As we half-heartedly raked the leaves the covered the park grounds, we plotted our departure. With our pathetic park wages, we couldn't afford a car, and Rigby, with his third-grade education, suggested that we steal a golf cart and drive to Hawaii, and I had to explain to him that Hawaii was a series of Islands, separated from the continental united states, making it utterly impossible to drive there on a golf cart. But Rigby's plan did have one good idea, the golf cart. It took us a very excruciating 30 minutes to rake the leaves. We went inside to find our costumes in shreds, laying in the urinals, we were furious.

That night Rigby and I lay in our beds wide awake until the clock struck 3AM. Our eyes met, our heads nodded simultaneously, and we were off. We opened the window and grabbed the trash bag parachutes we had made earlier that day stepped onto the roof and took the leap of freedom. The parachutes didn't work, we slammed on the ground hard, and I got a booboo on my knee. We stood up, brushed it off and made our way towards the garage. We got in the cart and stuck the keys into the ignition and started her up. We heard a voice, a familiar man in a crown made of thorns was sitting in the back of the cart. He spoke very gently, he told us "You two know not what you do, you must not leave this park for it is your home, you must stay here and endure this suffering for a little while longer and eventually, I will build a nation out of you." Rigby looked over at me from the passenger seat and said, "Dude I think my allergy pills are acting up." I looked back and the man was gone.
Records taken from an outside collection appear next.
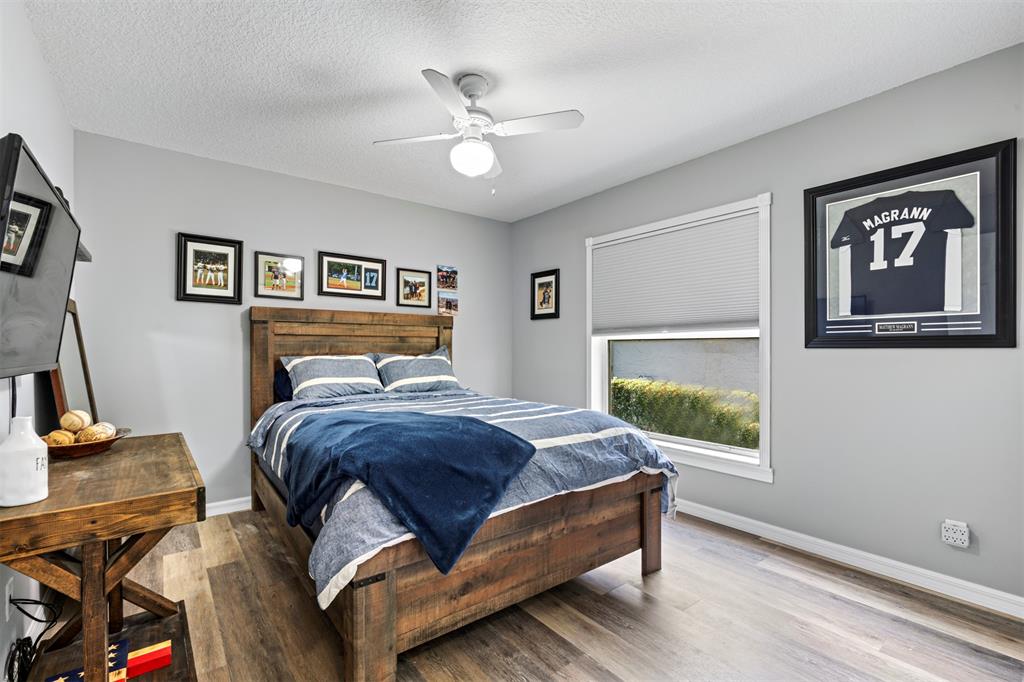 5133 Northwest 47th Avenue Coconut Creek, FL 33073 - Photo 29 of 44 a bedroom with a bed and wooden floor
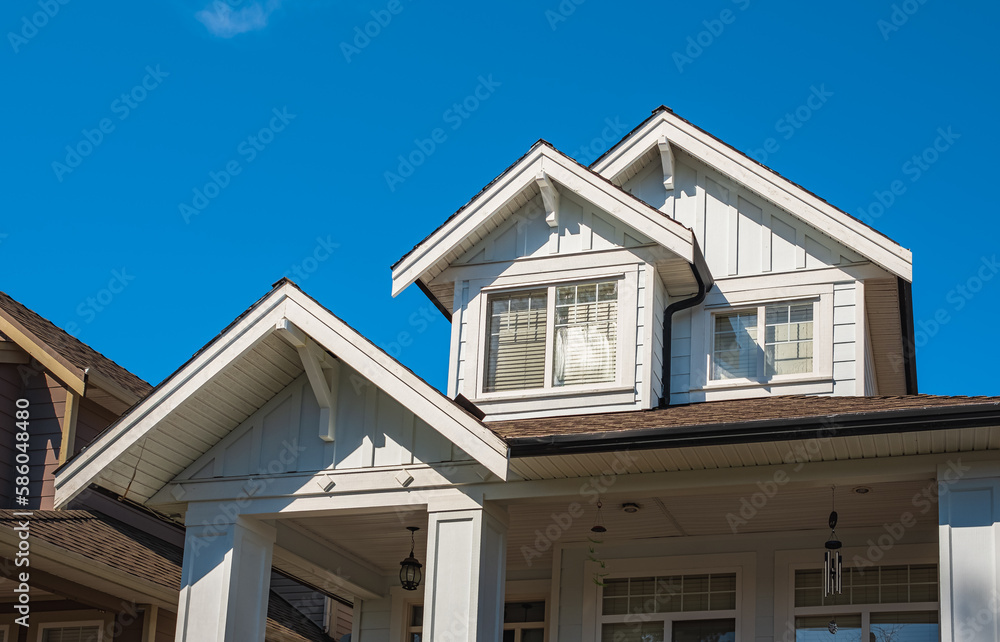 Top of a house with nice windows in the blue sky background. Beautiful Home Exterior. Real Estate Exterior Front House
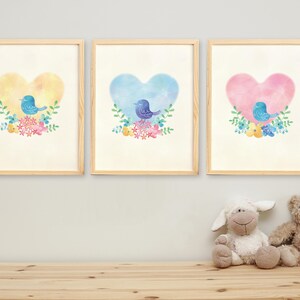 以下が含まれることがあります： 黄色、青、ピンクのハートの中に青い鳥が描かれた水彩画風の壁掛けアートプリント3枚セット。それぞれのハートの基部にはカラフルな花の装飾が施されており、明るい木製のフレームに収められて壁に飾られています。
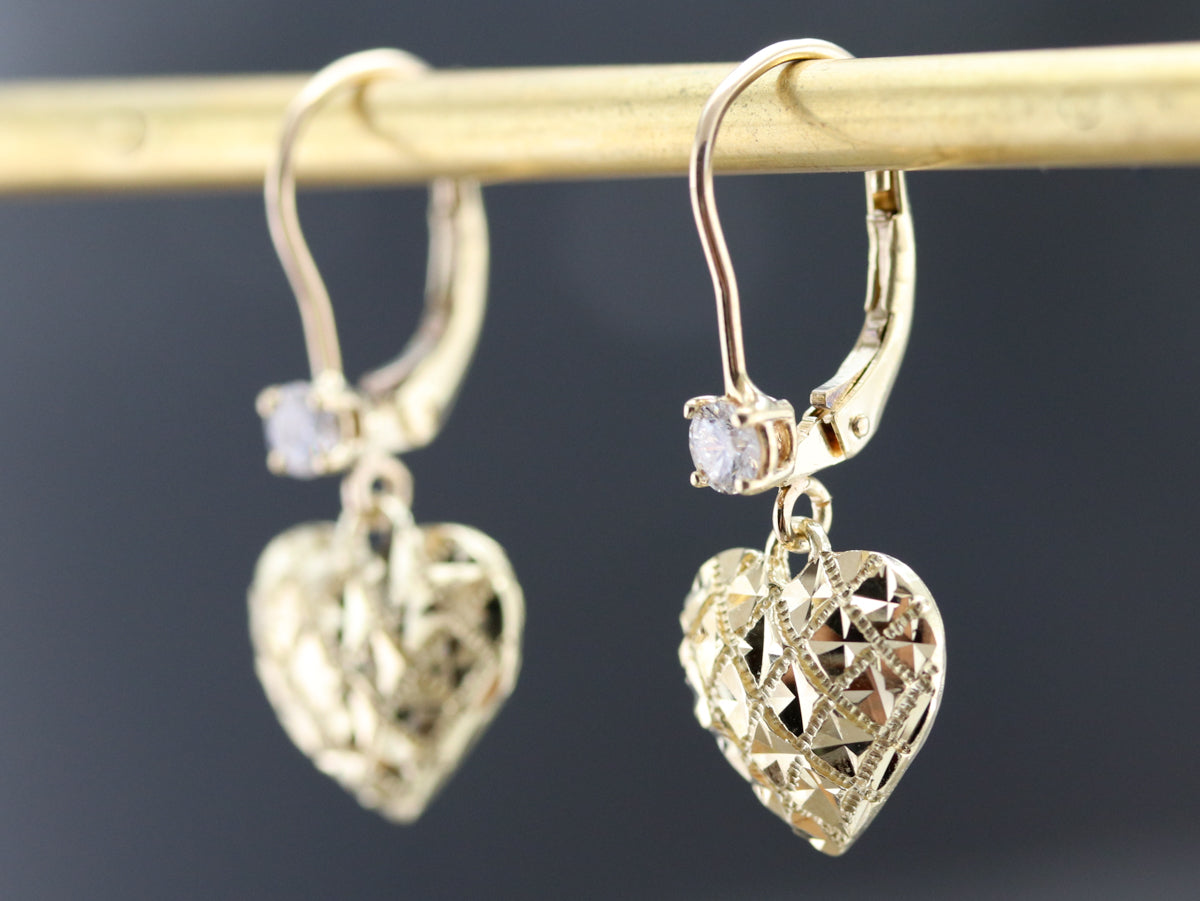 Pendientes colgantes de corazón de diamantes dorados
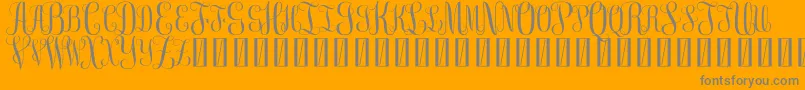 FreemonogramBeta0.5-Schriftart – Graue Schriften auf orangefarbenem Hintergrund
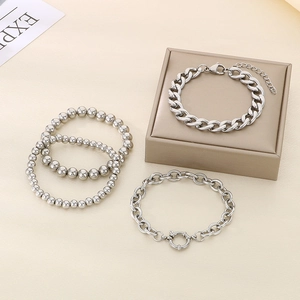 Detailed view of a four-piece silver stainless steel stacked bracelet set with Cuban chains
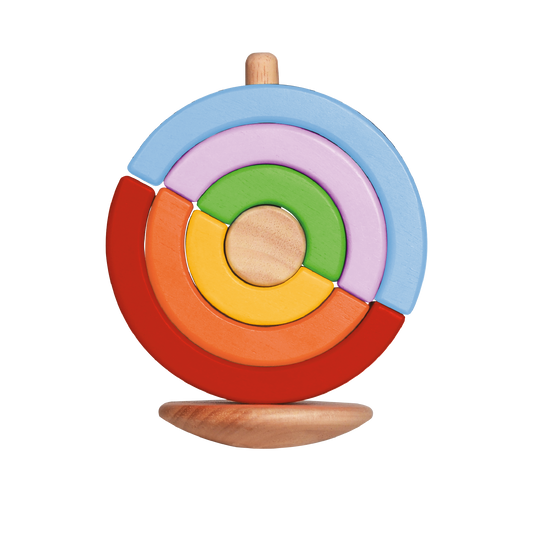 A colorful spinning top made of wooden half-circle pieces, with a natural wood base.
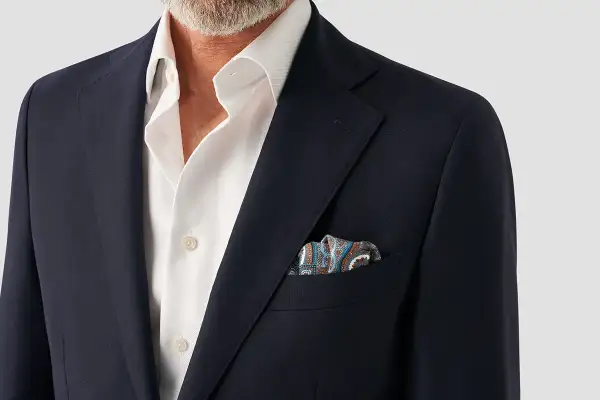 En mörk kavaj med en vit skjorta och en färgglad näsduk i bröstfickan.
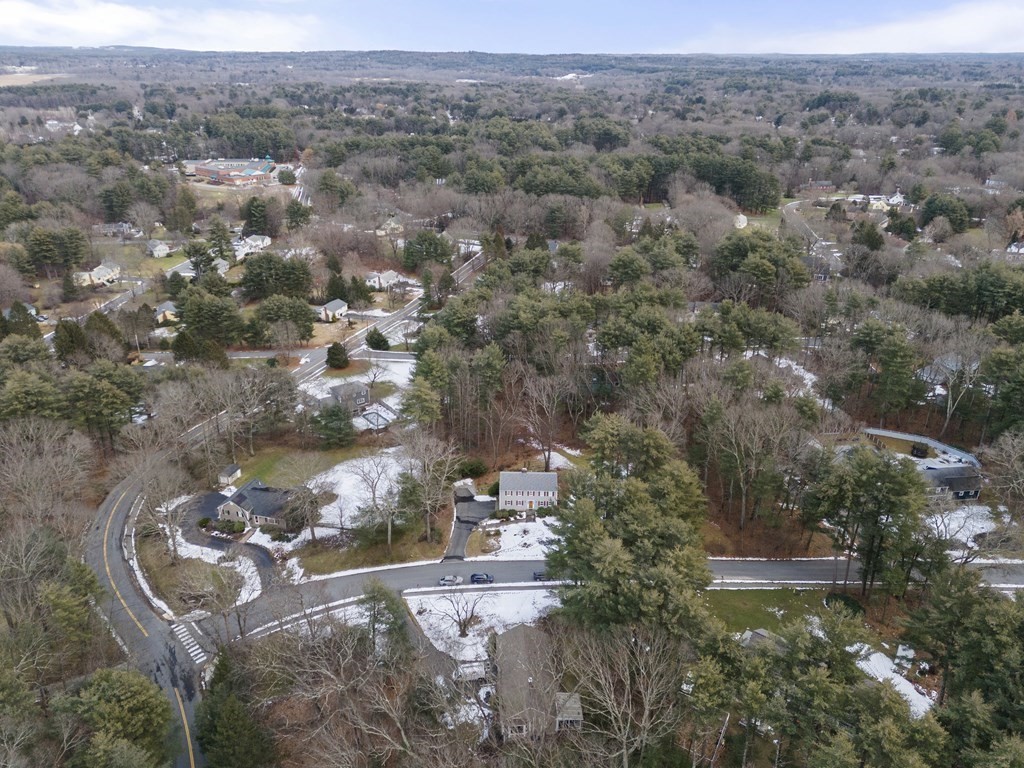 Aerial view of a white two-story home amid wooded, snow-dusted suburban lots.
I floored the gas pedal, and we were off to our long-awaited freedom. We arrived in the city celebrating and crying tears of joy as we hugged, we cruised around, visiting our favorite restaurants and downing can after can of soda. After our long night of celebration, we grew tired, the sun began to rise, and we realized we have nowhere to go. We sat in a parking lot as the cold October breeze brushed by and we had no idea what to do. About an hour later two figures came down from the air and approached us. They told us to return to the park. "No way dude." Rigby and I explained in unison, "We are so done with that place." The two strangers pleaded with us, "Please my brothers, go back to the park or we will be forced to do something we do not wish to do." "No way." "So be it." The strangers began to glow and then shot up to the sky. The cold breeze suddenly got warm, and a slight musk began to flow in the air. About ten minutes passed and the newfound warmness got warmer and suddenly became hot and the slight musk became a putrid stench. "Ughhh what's that smell dude?" "I don't know dude." Suddenly we heard a scream coming from the right, we looked over, people were stampeding out of their apartments as fire and sulfur reigned down from the sky destroying everything in its path. "THOSE GUYS WERE SERIOUS!" Rigby shouted. "I KNOW DUDE, WE GOTTA GET BACK TO THE PARK!" I started up the cart and took off. My heart pounded as I raced the cart through the city dodging the crowd and the occasional firebomb. As we drove through the chaos, we heard a nostalgic tune and turned our attention towards an ice cream truck that distracted us just long enough for a spout of sulfur to hit me in the face covering my eyes, the cart toppled over, Rigby was unconscious. I laid on the pavement hopeless and injured, I cried from the hopelessness and the sulfur boiling my eyes. But soon the pain went away, I opened my eyes, Rigby was standing up with his eyes open in awe. I got up to and before use stood the creepy guy with the thorns on his head from earlier, he said "Take my hands boys." And he reached out, and we took them. We awoke in our beds and everything was seemingly back to normal, we did not speak for the next few days but we both knew we had to stay for now.

And so here we are, back at the park, doing boring jobs for minimum payment. We hate it here and would give anything to be free, but now we know there are certain consequences to freedom, but we knew something much better lied on the road ahead, and all we could do know was wait.